Most people rarely interact with lawyers, and that’s a good thing! After all, corporate lawyers are expensive and use scary phrases such as tortious interference.
In the Oracle world, the threat of escalation to its legal counsel is perceived to be the “how ‘bout we step outside” bar-brawl moment that may result in usage rights being revoked.
No one wants to be responsible for that outcome, especially if Oracle software is core to your business operations! The truth is that Oracle almost never pursues litigation with its customers. Ever. To that end, it is more appropriate to think of Oracle Legal as an extension to its sales organization.
For those with the right combination of technical expertise, contractual knowledge, negotiation experience, and confidence, being promoted to Oracle Legal is rightfully considered a form of begging on the publisher’s behalf.
Here are the top eight things you need to know about Oracle Legal
- Its goal is to get you and the sales organization back to the negotiation table to work out a deal. If Oracle actually (or primarily) cared about protecting its IP, then it would introduce license keys into its software, stage downloads behind a paid firewall, implement technical limitations, etc. Oracle knows that if its software were easier to track and manage, then companies would license less of it. Oracle has chosen a cat and mouse business model to maximize profit.
- Its lawyers are not former database or system administrators with a working technical knowledge of the software. This is perhaps the most frustrating dynamic for those of us who are and do, respectively. The same is true for the average Oracle LMS auditor.
- Its lawyers are also not experts in Oracle’s licensing policies! This should come as no surprise given there are thousands of pages scattered among license manuals, implementation guides, and support and policy documents. Oracle Legal relies on LMS auditors, salespeople, and others, to inform and advise. We find Oracle’s lawyers to be taken aback by a well-informed lawyer on the customer’s side.
- Oracle Legal will interpret and apply its license policies to its fullest commercial extent. In this way, how much is charged for software is often utterly disconnected from the value received. Oracle routinely levies multimillion-dollar license shortfalls that even a rudimentary understanding of the software can debunk. Oracle Legal and LMS alike will turn a blind eye and deaf ear to such merit-based arguments.

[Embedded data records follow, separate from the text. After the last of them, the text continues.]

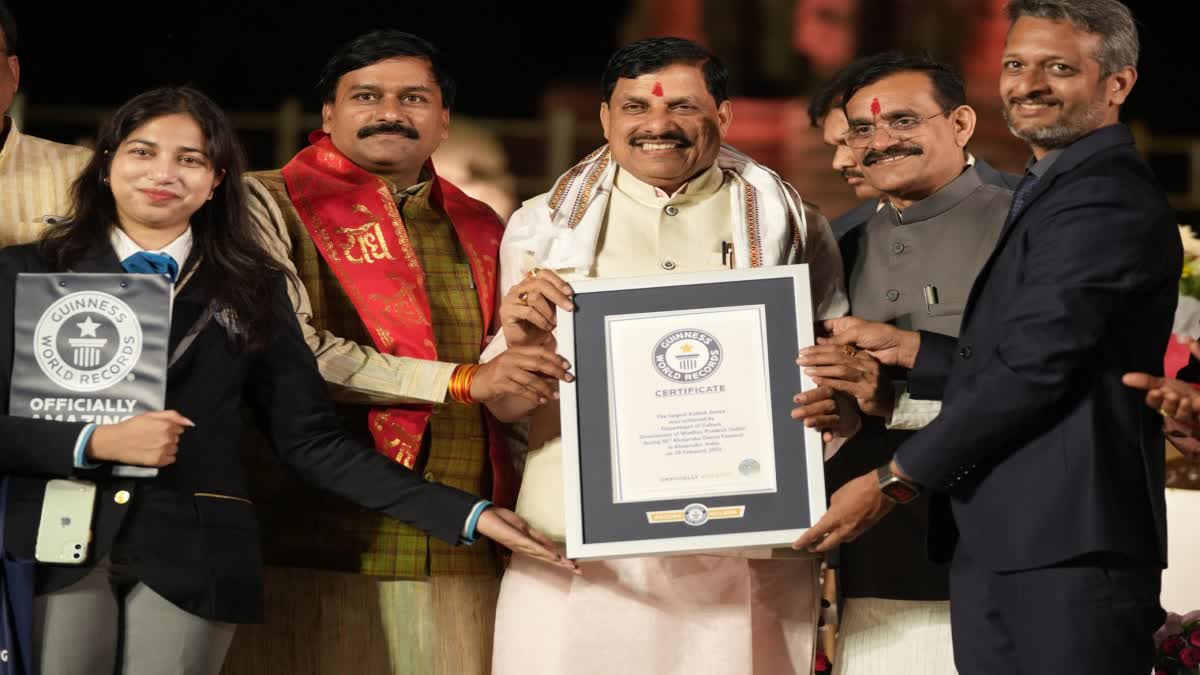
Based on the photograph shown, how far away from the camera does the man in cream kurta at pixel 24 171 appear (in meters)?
3.19

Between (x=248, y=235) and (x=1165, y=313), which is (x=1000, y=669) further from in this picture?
(x=248, y=235)

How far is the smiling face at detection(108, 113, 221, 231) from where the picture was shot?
2736mm

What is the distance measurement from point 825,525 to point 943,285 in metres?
0.63

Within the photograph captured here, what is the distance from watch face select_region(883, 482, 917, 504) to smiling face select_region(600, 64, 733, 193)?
30.7 inches

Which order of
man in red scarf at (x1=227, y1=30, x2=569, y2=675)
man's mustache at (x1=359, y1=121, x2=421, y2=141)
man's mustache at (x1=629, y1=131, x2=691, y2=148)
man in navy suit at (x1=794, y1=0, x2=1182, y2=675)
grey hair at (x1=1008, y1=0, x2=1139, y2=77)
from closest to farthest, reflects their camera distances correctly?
man in navy suit at (x1=794, y1=0, x2=1182, y2=675)
grey hair at (x1=1008, y1=0, x2=1139, y2=77)
man's mustache at (x1=629, y1=131, x2=691, y2=148)
man in red scarf at (x1=227, y1=30, x2=569, y2=675)
man's mustache at (x1=359, y1=121, x2=421, y2=141)

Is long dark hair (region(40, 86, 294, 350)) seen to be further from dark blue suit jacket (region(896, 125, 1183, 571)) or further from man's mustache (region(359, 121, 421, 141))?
dark blue suit jacket (region(896, 125, 1183, 571))

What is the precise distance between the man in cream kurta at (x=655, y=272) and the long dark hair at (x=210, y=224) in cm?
50

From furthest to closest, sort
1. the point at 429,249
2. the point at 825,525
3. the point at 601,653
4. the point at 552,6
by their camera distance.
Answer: the point at 552,6
the point at 429,249
the point at 601,653
the point at 825,525

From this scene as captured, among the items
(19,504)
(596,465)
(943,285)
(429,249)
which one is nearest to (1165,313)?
(943,285)

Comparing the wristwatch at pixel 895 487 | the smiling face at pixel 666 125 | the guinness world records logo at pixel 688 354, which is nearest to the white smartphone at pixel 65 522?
the guinness world records logo at pixel 688 354

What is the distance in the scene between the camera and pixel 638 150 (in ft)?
10.1

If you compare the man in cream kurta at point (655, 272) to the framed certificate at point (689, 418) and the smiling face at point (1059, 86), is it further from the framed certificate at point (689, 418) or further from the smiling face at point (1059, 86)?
the smiling face at point (1059, 86)

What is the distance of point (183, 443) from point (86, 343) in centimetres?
24

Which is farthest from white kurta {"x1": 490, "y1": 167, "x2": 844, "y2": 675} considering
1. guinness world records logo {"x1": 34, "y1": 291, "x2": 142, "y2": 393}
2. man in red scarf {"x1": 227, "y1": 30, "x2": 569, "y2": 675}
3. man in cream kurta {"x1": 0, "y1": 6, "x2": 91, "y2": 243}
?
man in cream kurta {"x1": 0, "y1": 6, "x2": 91, "y2": 243}
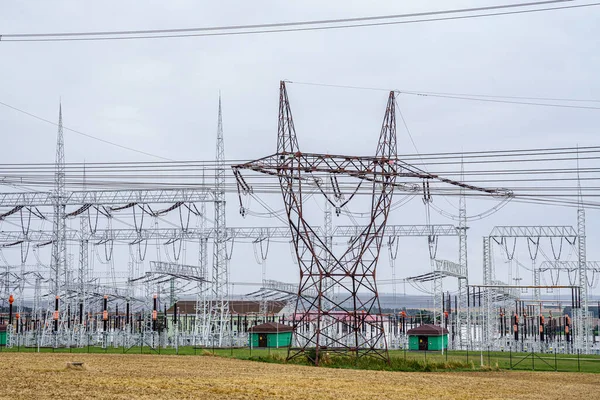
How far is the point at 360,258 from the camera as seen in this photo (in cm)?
2928

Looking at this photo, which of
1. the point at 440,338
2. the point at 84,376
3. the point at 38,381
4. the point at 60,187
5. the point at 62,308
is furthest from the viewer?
the point at 62,308

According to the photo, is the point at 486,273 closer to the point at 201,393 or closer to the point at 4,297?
the point at 201,393

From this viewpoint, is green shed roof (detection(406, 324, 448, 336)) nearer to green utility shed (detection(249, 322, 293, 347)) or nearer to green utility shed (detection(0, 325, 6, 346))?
green utility shed (detection(249, 322, 293, 347))

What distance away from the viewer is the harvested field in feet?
58.1

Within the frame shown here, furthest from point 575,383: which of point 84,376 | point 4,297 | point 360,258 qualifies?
point 4,297

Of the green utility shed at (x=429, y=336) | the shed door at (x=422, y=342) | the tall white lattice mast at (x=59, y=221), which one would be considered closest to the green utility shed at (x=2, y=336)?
the tall white lattice mast at (x=59, y=221)

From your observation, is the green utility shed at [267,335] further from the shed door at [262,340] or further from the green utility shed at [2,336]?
the green utility shed at [2,336]

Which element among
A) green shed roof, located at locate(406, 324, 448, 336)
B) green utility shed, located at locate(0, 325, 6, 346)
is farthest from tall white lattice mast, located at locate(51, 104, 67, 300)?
green shed roof, located at locate(406, 324, 448, 336)

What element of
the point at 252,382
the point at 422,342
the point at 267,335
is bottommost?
the point at 422,342

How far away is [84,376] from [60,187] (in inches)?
971

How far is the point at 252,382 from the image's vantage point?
21.0 meters

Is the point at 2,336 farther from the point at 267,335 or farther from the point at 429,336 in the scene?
the point at 429,336

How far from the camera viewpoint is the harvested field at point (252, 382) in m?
17.7

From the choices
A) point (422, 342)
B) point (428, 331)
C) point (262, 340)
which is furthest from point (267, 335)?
point (428, 331)
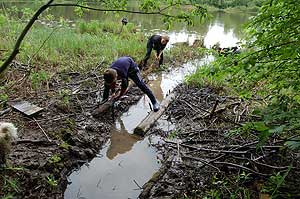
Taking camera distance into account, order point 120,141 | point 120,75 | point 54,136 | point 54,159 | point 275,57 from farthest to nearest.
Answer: point 120,75
point 120,141
point 54,136
point 54,159
point 275,57

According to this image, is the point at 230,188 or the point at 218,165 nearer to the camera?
the point at 230,188

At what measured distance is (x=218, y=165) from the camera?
4602 millimetres

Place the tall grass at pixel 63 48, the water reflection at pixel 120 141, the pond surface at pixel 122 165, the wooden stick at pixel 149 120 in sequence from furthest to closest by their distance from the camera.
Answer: the tall grass at pixel 63 48 < the wooden stick at pixel 149 120 < the water reflection at pixel 120 141 < the pond surface at pixel 122 165

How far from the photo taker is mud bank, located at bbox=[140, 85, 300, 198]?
3.99 meters

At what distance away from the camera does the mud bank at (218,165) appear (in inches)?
157

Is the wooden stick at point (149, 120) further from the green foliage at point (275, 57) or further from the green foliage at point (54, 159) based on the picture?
the green foliage at point (275, 57)

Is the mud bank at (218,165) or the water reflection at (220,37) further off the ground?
the mud bank at (218,165)

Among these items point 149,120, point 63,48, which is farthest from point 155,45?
point 149,120

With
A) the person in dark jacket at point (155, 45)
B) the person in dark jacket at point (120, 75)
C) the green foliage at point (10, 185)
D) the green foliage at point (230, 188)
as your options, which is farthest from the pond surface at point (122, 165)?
the person in dark jacket at point (155, 45)

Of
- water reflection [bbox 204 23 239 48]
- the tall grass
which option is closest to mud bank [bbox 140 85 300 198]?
the tall grass

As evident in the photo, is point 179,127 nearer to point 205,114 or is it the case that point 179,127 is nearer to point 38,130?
point 205,114

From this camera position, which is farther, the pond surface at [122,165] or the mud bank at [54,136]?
the pond surface at [122,165]

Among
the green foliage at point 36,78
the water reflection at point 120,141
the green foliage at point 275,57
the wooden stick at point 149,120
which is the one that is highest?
the green foliage at point 275,57

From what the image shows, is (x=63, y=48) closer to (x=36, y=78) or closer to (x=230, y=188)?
(x=36, y=78)
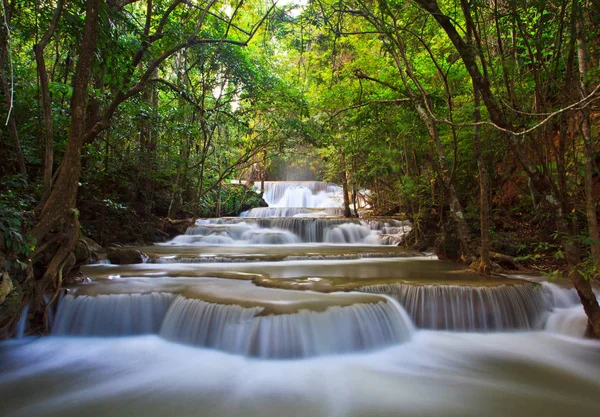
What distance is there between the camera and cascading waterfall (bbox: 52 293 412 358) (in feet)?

- The right to terminate usage rights (i.e., the “nuclear option”) exists within every software contract you have ever signed for any software from anyone. This reminder is often the sign-off within formal communication from Oracle Legal. It is true that you do not buy or own software; rather, you license the right to use it. That said, Oracle cannot reach into your data center and disable its software. At worst, it can prohibit your access to Oracle Support.
- Somebody, somewhere within Oracle Legal and executive management understands it would hurt the bottom line if required to publicly defend many of its policies and business practices. Stated differently, everyone at Oracle is in sales whether they know it or not. Most people want to believe their work is meaningful, as IP protection arguably is. However, the line between piracy and paying a fair price is more art than science in Oracle’s case.
- Engaging Oracle Legal is a calculated “cost of sale” driven by sales leadership. In other words, Oracle Legal isn’t a free internal resource. As with any legal battle, the winner is often the most well-funded party. While Oracle is infinitely more patient, long-suffering, and funded than you are, there is a point where the license, support, and/or subscription amount is not worth pursuing. This is equally true for you. Settling simply means agreeing to a price to make it all go away for both parties, but mostly for you.
- Purposefully engaging Oracle Legal is to accept its home-court advantage, at least up until the final seconds of the game. Most people do not want to live through this type of anxiety-ridden set of interactions. For those with a defensible position, it may be worth it, but it is not easy.
It is important to note that much has been written about Oracle’s ambiguous contractual terms, policies labeled “for educational use only” bottom-of-page, punitive view of VMware, complex compliance documentation, etc.
However, it is one thing to write about such matters; it is another to stand in the gap for a customer, wrongly accused of stealing and bullied into spending millions of dollars.
Remend’s goal in such situations is to assess uncompensated value (to Oracle), educate the customer on mitigation strategies and/or market leading terms, and work to keep from getting sideways with Oracle again.